Economy

UK construction activity gathers pace in April


UK construction activity picked up in April, data published on Friday showed, adding to evidence that the economy improved last month even as the number of new businesses hit a record low.

The S&P Global/Cips UK construction purchasing managers’ index, a measure of the health of the industry, rose to 51.1 in April, from 50.7 in March. A reading above 50 indicates a majority of businesses reporting an expansion.

Tim Moore, economics director at S&P Global Market Intelligence, said the construction sector had “stretched out its current phase of expansion to three months in April, signalling a modest rebound from the downturn seen at the turn of the year”.

On Thursday, the same index covering the services sector rose more than initially estimated for April and to the highest level in 12 months.

Martin Beck, chief economic adviser to the EY Item Club, a consultancy, said the rise in the construction and services PMIs suggested the economy was “turning a corner”. While strikes and the cost of living crisis continued to be a drag on growth, he added, the data pointed to an improvement in the economy’s underlying performance.

Line chart of Purchasing managers' index, above 50= a majority of businesses reporting an expansion showing UK services and construction activity improved in April

Growth in the construction sector last month was supported by a decline in supply chain disruption, which eased to the greatest extent since September 2009. The fall helped reduce input price pressures, with the rate of cost inflation at its lowest level for almost two and a half years, according to Friday’s data.

The expansion in activity, driven by commercial building, was helped by stabilising domestic economic conditions and a gradual rebound in business confidence. Civil engineering activity also picked up in April, supported by resilient infrastructure projects.
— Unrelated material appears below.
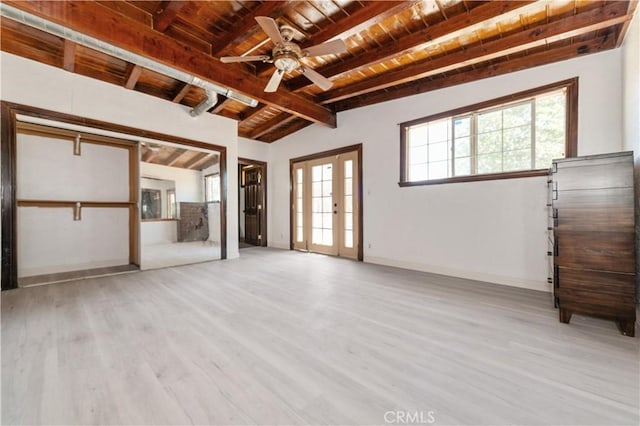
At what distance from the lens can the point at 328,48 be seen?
2.58 m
In contrast, house building was by far the weakest-performing segment in April, reporting the steepest rate of decline in almost three years.

Moore said the drop was explained by “a considerable headwind from elevated mortgage rates and weak demand”, adding that although there had been some signs of a recent stabilisation in market conditions, it had “yet to feed through to construction activity”.
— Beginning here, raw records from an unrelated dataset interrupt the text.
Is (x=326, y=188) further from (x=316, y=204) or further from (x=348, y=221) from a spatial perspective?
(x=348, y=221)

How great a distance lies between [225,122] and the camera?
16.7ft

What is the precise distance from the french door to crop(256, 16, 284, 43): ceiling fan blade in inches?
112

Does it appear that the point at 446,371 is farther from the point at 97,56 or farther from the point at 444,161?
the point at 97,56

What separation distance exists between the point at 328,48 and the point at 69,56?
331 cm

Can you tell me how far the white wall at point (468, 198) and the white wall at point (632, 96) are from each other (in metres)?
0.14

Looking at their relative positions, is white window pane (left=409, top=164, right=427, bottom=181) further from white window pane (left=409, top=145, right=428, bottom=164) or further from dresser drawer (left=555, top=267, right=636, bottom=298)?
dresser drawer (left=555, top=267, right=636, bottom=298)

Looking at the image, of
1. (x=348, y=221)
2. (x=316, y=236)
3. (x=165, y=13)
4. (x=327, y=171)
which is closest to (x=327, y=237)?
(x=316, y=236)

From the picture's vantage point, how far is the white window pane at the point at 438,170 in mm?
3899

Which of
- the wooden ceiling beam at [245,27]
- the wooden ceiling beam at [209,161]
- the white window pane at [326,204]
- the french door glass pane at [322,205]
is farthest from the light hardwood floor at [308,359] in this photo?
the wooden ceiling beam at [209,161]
Separate figures released on Friday by the Office for National Statistics reported a fall in UK business creation.

According to the agency, about 79,000 businesses were set up in the first three months of 2023, down 22 per cent from the same period in 2022 and the lowest level for the first quarter since data collection began in 2017.

Column chart of ‘000 of businesses added to the Inter-Departmental Business Register showing UK business creations were down in Q1

The figures, which cover businesses that are VAT-registered or employ staff and pay via PAYE, excluding sole traders and the self-employed, showed a decline in all 16 main industrial groups in the first quarter compared with the same period last year

The transport and storage sector registered the biggest drop, with the number of new companies down by 5,700, or 52 per cent, compared with the first quarter of 2022. The ONS said the fall in the sector over the past four quarters was in part explained by its surge in growth at the peak of the pandemic.

Craig Beaumont, chief of external affairs at the Federation of Small Businesses, a trade body, said the figures laid bare the “legacy of two years of Covid, one year of an energy crisis and the economic turmoil we’ve had”, and that many entrepreneurs were waiting for more stable conditions.